All day
Across multiple sectors, including health, environmental management, and economics, decision makers are faced with making choices that affect society writ large. These choices require the decision makers to synthesize information from varying sources, handle uncertainty, and weigh competing benefits and costs, often within complex environments. To handle this challenge, many decision makers delegate information processing to experts. These experts and decision makers are often embedded in institutions, with institutional structures varying in terms of factors including hierarchy, size, and adaptability. From a design standpoint, while expert-decision maker dynamics may be difficult to intervene upon, institutions offer a promising means to structurally direct multiagent systems towards desired social objectives.
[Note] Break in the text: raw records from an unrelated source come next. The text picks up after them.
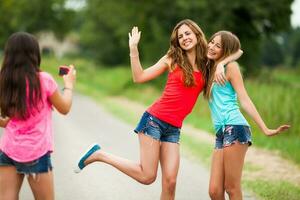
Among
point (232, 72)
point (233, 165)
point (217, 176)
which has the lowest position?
point (217, 176)

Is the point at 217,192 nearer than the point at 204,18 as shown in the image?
Yes

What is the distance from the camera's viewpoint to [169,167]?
563 centimetres

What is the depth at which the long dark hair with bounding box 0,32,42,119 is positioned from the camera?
443 centimetres

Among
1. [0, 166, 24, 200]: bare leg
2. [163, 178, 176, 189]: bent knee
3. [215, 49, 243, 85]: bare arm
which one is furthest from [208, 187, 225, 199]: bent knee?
[0, 166, 24, 200]: bare leg

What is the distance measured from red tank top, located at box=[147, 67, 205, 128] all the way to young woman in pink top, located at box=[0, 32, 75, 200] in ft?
4.42

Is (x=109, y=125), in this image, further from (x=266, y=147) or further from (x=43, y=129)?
(x=43, y=129)

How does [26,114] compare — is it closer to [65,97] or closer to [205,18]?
[65,97]

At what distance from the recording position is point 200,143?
486 inches

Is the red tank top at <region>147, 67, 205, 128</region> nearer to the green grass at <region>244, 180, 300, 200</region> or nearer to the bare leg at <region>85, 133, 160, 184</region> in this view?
the bare leg at <region>85, 133, 160, 184</region>

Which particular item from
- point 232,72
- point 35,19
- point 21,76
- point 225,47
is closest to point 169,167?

This meeting brings together researchers to understand how institutional designs affect the robustness of desired social objectives in expert-decision maker systems. We will develop a theoretical model using dynamical systems, game theory, and network science, which will be motivated by qualitative knowledge and empirically validated using one or more case studies. We will develop (i) a theoretical framework for conceptualizing expert-decision maker systems dynamically, (ii) a typology of policy problems that rely on expert-decision maker systems, (iii) test the model with data from public goods problems to operationalize the framework, and (iv) provide insights on tradeoffs for varying institutional structures across scales. This research will offer insights to the following questions: how can differences in institutional structures among experts lead to vastly different outcomes in decision making? and how could institutional structures be optimized to benefit the public good?